Monday, October 10, 2016

Liebenau on What Intellectual Property Can Learn From Online Privacy, and Vice Versa

Diana Liebenau, Harvard Law School and Ludwig Maximilian University of Munich, is publishing What Intellectual Property Can Learn from Online Privacy, and Vice Versa in volume 30 of the Harvard Journal of Law & Technology. Here is the abstract.
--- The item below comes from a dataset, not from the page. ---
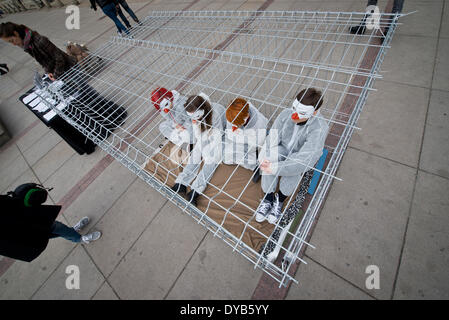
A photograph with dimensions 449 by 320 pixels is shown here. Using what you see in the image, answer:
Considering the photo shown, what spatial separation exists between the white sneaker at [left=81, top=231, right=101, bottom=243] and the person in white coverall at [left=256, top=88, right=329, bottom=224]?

On the one hand, we resort to intellectual property (IP) theory to justify a certain IP right or calibrate how a specific IP rule should be. Most commonly, we differentiate between three main theories: personhood, labor, and welfare, occasionally supplemented by interdisciplinary approaches. Some scholars portray these theories as categorically different; the traditional fault line runs between European-style deontological justifications based on Hegelian personhood or Lockean labor theories, and US-style utilitarian welfare theory. Others perceive their overall prescriptive power as limited. On the other hand, privacy law is also governed by theories defining, justifying and calibrating it. However, the theoretical backdrop is much more disaggregate: descriptive taxonomies compete with normative theories, of which no single classification appears to be universally accepted. In this Note, we will distinguish between three widely recognized theories of informational privacy which conceptualize privacy as control, limited access, and contextual integrity, respectively. But are there theories to analyze both IP and privacy? Intuitively, scholars have made a variety of arguments based on a structural parallelism of privacy and IP. Scholarship has also carefully dissected situations with converging or conflicting interests between IP and privacy. But these accounts are selective and do not rely on a common theory. Another line of scholarship uses the theories of IP in order to argue in favor of a property-style right in privacy interests. Apart from that, very few theoretical accounts use theories of IP address the privacy implications of IP. In contrast, this Note takes another path by proposing to apply to IP the three commonly accepted theories of privacy — control, limited access, and contextual integrity. Both IP and privacy law regulate the flow of information, and thus control thereof, access thereto, and context therein. To be sure, these theories on the flow of information do not “justify” IP. However, through this theoretically informed prism of structural parallelism of privacy and IP some murky policy questions become clearer, so that IP can draw lessons from online privacy, and conversely, online privacy can learn from IP.

The full text is not available from SSRN.